Challenge:
Reproduce all of the records below exactly, leaving the pictures out of your copy.

-=-=-

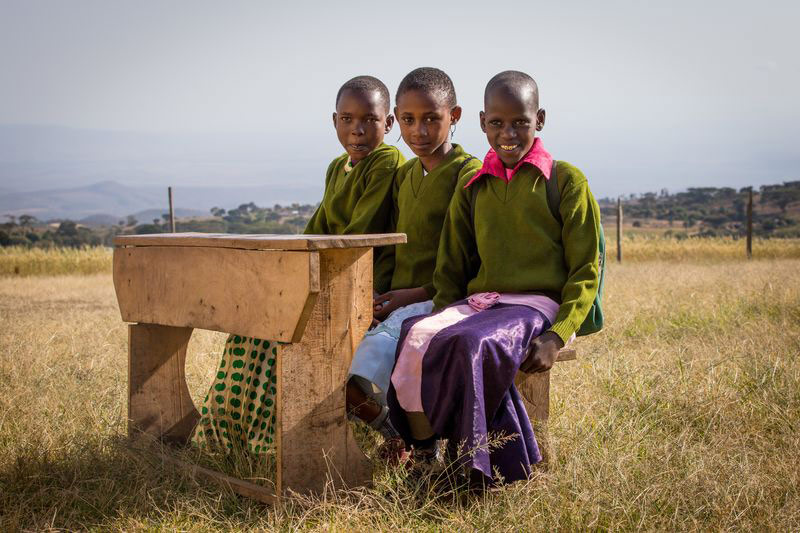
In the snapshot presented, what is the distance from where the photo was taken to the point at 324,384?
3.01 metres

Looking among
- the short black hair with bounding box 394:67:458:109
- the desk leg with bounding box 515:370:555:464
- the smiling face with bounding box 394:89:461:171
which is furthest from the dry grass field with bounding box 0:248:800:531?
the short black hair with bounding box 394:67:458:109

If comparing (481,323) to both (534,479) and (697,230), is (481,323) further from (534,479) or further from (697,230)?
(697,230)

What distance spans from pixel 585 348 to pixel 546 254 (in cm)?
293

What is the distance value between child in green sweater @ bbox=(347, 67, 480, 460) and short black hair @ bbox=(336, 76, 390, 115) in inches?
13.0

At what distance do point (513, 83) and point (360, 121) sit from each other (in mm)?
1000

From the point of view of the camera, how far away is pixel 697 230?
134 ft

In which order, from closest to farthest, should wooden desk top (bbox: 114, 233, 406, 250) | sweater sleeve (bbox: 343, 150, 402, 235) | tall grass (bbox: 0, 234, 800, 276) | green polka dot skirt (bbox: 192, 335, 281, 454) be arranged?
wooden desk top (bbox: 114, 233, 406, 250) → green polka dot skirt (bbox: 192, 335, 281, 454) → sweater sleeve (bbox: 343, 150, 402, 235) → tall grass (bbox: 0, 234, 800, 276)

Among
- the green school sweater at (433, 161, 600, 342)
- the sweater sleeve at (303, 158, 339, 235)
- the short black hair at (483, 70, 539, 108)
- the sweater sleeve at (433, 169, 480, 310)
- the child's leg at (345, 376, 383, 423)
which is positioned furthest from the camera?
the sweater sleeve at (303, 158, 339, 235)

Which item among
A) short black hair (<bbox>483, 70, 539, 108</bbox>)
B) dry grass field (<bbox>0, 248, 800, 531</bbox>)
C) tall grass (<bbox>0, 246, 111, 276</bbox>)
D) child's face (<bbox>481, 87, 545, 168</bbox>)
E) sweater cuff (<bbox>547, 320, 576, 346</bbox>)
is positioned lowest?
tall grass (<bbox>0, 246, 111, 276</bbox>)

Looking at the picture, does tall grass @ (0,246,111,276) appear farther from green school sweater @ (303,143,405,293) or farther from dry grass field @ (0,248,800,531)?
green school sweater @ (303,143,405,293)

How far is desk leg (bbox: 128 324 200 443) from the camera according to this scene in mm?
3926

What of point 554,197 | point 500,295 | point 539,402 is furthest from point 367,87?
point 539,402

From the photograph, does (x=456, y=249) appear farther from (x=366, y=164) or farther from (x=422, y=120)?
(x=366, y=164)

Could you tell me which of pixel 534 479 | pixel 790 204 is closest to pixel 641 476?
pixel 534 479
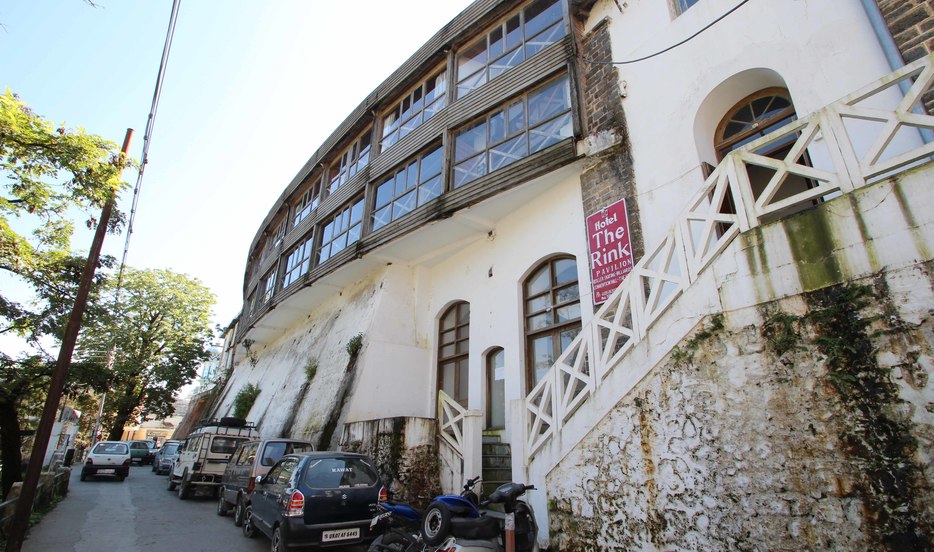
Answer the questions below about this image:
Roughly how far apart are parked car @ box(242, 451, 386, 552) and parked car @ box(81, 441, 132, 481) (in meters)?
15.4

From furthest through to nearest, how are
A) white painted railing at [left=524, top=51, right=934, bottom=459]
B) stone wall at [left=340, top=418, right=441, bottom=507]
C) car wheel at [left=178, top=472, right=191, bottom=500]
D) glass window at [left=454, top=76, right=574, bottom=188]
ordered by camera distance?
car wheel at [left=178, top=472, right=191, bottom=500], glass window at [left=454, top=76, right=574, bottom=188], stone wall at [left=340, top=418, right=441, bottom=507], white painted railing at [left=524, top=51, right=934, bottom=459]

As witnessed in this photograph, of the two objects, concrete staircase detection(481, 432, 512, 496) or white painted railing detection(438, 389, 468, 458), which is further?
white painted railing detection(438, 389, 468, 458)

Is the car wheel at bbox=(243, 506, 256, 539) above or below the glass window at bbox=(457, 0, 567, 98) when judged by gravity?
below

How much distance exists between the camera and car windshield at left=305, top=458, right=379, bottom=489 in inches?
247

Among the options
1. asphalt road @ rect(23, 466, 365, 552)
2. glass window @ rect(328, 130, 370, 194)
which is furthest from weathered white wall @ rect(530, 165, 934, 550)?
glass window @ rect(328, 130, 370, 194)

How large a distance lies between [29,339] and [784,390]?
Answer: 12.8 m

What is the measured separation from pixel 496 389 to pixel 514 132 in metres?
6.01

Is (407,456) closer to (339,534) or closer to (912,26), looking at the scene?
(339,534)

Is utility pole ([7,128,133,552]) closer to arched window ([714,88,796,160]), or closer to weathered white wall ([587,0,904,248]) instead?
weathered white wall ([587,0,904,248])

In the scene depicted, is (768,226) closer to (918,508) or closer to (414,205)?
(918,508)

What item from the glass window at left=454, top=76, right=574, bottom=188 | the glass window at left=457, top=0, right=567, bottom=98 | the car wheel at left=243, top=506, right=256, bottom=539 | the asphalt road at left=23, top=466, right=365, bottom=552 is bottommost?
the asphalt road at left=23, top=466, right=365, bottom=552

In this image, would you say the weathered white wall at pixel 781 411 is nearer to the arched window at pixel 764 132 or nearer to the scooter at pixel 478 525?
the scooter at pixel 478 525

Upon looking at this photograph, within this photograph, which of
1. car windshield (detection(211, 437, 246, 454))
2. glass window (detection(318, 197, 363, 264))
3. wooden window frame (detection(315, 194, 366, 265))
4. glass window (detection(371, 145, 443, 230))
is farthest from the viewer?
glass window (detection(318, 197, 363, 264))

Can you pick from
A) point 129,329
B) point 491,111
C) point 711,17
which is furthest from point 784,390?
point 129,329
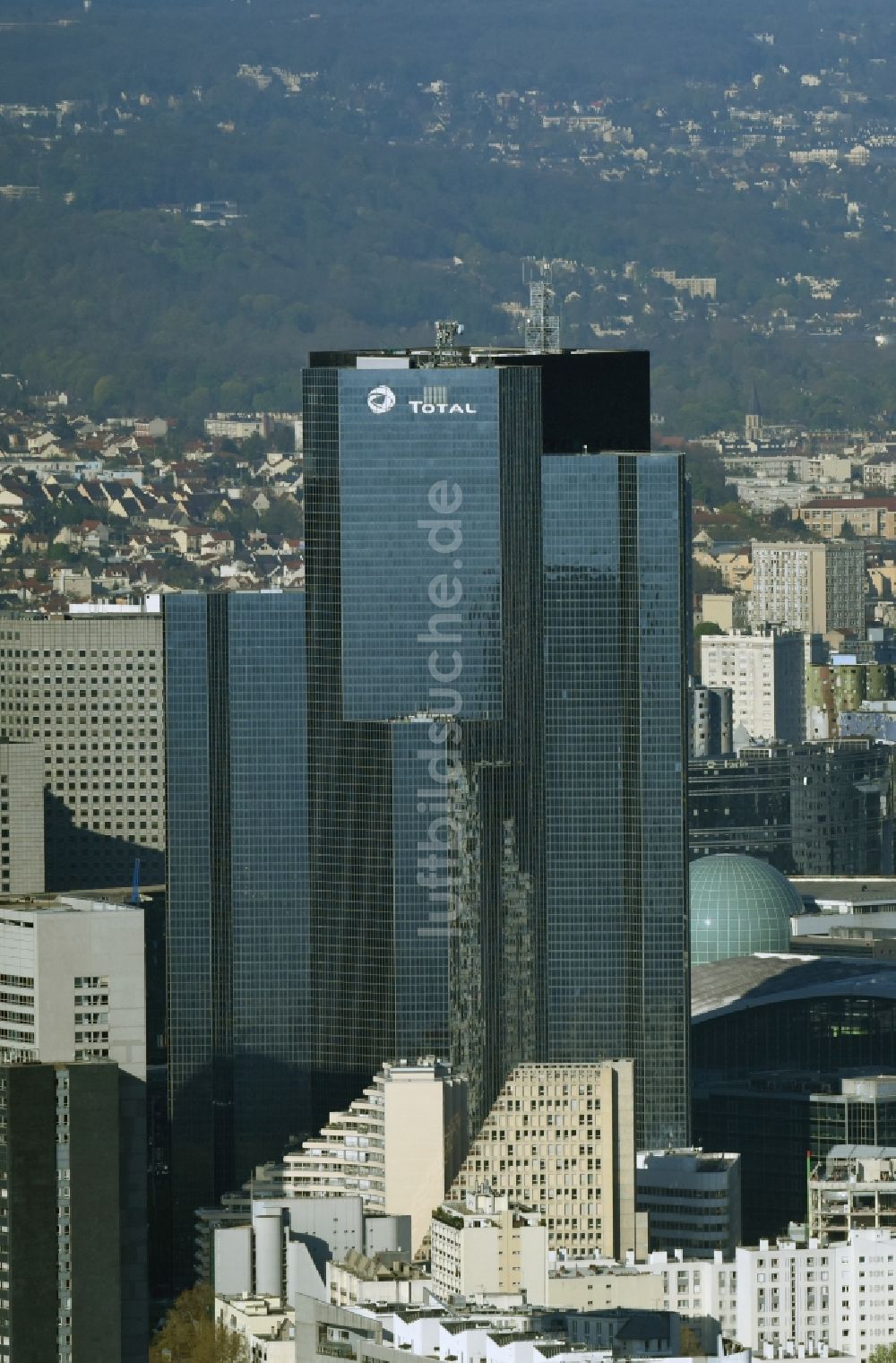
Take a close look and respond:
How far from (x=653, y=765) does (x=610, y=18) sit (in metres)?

-=-=-

Answer to this task:
In the snapshot presented, what is the distance from where the photo was taken to the point at 324,384?
3.01 metres

Looking among
- the short black hair with bounding box 394:67:458:109
- the desk leg with bounding box 515:370:555:464
- the smiling face with bounding box 394:89:461:171
which is furthest from the dry grass field with bounding box 0:248:800:531?
the short black hair with bounding box 394:67:458:109

If comparing (481,323) to both (534,479) and (697,230), is (481,323) further from (534,479) or further from (697,230)?
(697,230)

What distance spans from pixel 585 348 to pixel 546 254 (in cm)?
293

What is the distance value between child in green sweater @ bbox=(347, 67, 480, 460) and short black hair @ bbox=(336, 76, 390, 115) in inches?
13.0

At what distance do point (513, 83) and point (360, 121) sit from each other (in mm)?
1000

From the point of view of the camera, how far away is pixel 697 230?
134 ft

In which order, from closest to farthest, should wooden desk top (bbox: 114, 233, 406, 250) | sweater sleeve (bbox: 343, 150, 402, 235) | tall grass (bbox: 0, 234, 800, 276) | green polka dot skirt (bbox: 192, 335, 281, 454) be arranged?
wooden desk top (bbox: 114, 233, 406, 250) → green polka dot skirt (bbox: 192, 335, 281, 454) → sweater sleeve (bbox: 343, 150, 402, 235) → tall grass (bbox: 0, 234, 800, 276)

Among
- the green school sweater at (433, 161, 600, 342)
- the sweater sleeve at (303, 158, 339, 235)
- the short black hair at (483, 70, 539, 108)
- the sweater sleeve at (433, 169, 480, 310)
- the child's leg at (345, 376, 383, 423)
which is positioned furthest from the camera?
the sweater sleeve at (303, 158, 339, 235)

Which item among
A) short black hair (<bbox>483, 70, 539, 108</bbox>)
B) dry grass field (<bbox>0, 248, 800, 531</bbox>)
C) tall grass (<bbox>0, 246, 111, 276</bbox>)
D) child's face (<bbox>481, 87, 545, 168</bbox>)
E) sweater cuff (<bbox>547, 320, 576, 346</bbox>)
is positioned lowest?
tall grass (<bbox>0, 246, 111, 276</bbox>)

Looking at the picture, does tall grass @ (0,246,111,276) appear farther from green school sweater @ (303,143,405,293) or farther from dry grass field @ (0,248,800,531)?
green school sweater @ (303,143,405,293)

How far is desk leg (bbox: 128 324 200 443) from the camera according to this scene in mm?
3926

What of point 554,197 | point 500,295 | point 539,402 is furthest from point 367,87?
point 539,402

From the photograph, does (x=456, y=249) appear farther from (x=366, y=164) or farther from (x=422, y=120)?
(x=366, y=164)

Could you tell me which of pixel 534 479 | pixel 790 204 is closest to pixel 641 476?
pixel 534 479
Answer the questions below about this image:
Roughly how far apart are parked car @ box(242, 451, 386, 552) and parked car @ box(81, 441, 132, 481) (in meters)?
15.4

From furthest through to nearest, how are
A) white painted railing at [left=524, top=51, right=934, bottom=459]
B) stone wall at [left=340, top=418, right=441, bottom=507]
C) car wheel at [left=178, top=472, right=191, bottom=500]
D) glass window at [left=454, top=76, right=574, bottom=188]
ordered by camera distance?
car wheel at [left=178, top=472, right=191, bottom=500], glass window at [left=454, top=76, right=574, bottom=188], stone wall at [left=340, top=418, right=441, bottom=507], white painted railing at [left=524, top=51, right=934, bottom=459]

As witnessed in this photograph, of the two objects, concrete staircase detection(481, 432, 512, 496) or white painted railing detection(438, 389, 468, 458), which is further?
white painted railing detection(438, 389, 468, 458)

Is the car wheel at bbox=(243, 506, 256, 539) above or below the glass window at bbox=(457, 0, 567, 98) when judged by gravity?
below

How much distance exists between the camera and car windshield at left=305, top=458, right=379, bottom=489 in inches?
247

Among the options
1. asphalt road @ rect(23, 466, 365, 552)
2. glass window @ rect(328, 130, 370, 194)
which is furthest from weathered white wall @ rect(530, 165, 934, 550)?
glass window @ rect(328, 130, 370, 194)

How large a distance lies between [29,339] and [784,390]?
Answer: 12.8 m

What is the measured separation from pixel 496 389 to pixel 514 132 in metres?
6.01

Is (407,456) closer to (339,534) or closer to (912,26), looking at the scene?
(339,534)

Is utility pole ([7,128,133,552]) closer to arched window ([714,88,796,160]), or closer to weathered white wall ([587,0,904,248]) instead?
weathered white wall ([587,0,904,248])

In the scene depicted, is (768,226) closer to (918,508) or closer to (414,205)?
(918,508)

What item from the glass window at left=454, top=76, right=574, bottom=188 | the glass window at left=457, top=0, right=567, bottom=98 | the car wheel at left=243, top=506, right=256, bottom=539 | the asphalt road at left=23, top=466, right=365, bottom=552 is bottommost?
the asphalt road at left=23, top=466, right=365, bottom=552

In this image, would you say the weathered white wall at pixel 781 411 is nearer to the arched window at pixel 764 132 or nearer to the scooter at pixel 478 525?
the scooter at pixel 478 525

Upon looking at this photograph, within this photograph, which of
1. car windshield (detection(211, 437, 246, 454))
2. glass window (detection(318, 197, 363, 264))
3. wooden window frame (detection(315, 194, 366, 265))
4. glass window (detection(371, 145, 443, 230))
is farthest from the viewer?
glass window (detection(318, 197, 363, 264))

Can you pick from
A) point 129,329
B) point 491,111
C) point 711,17
which is furthest from point 784,390?
point 129,329
Take a close look and respond:
How far from (x=653, y=765) does (x=610, y=18) sit (in metres)?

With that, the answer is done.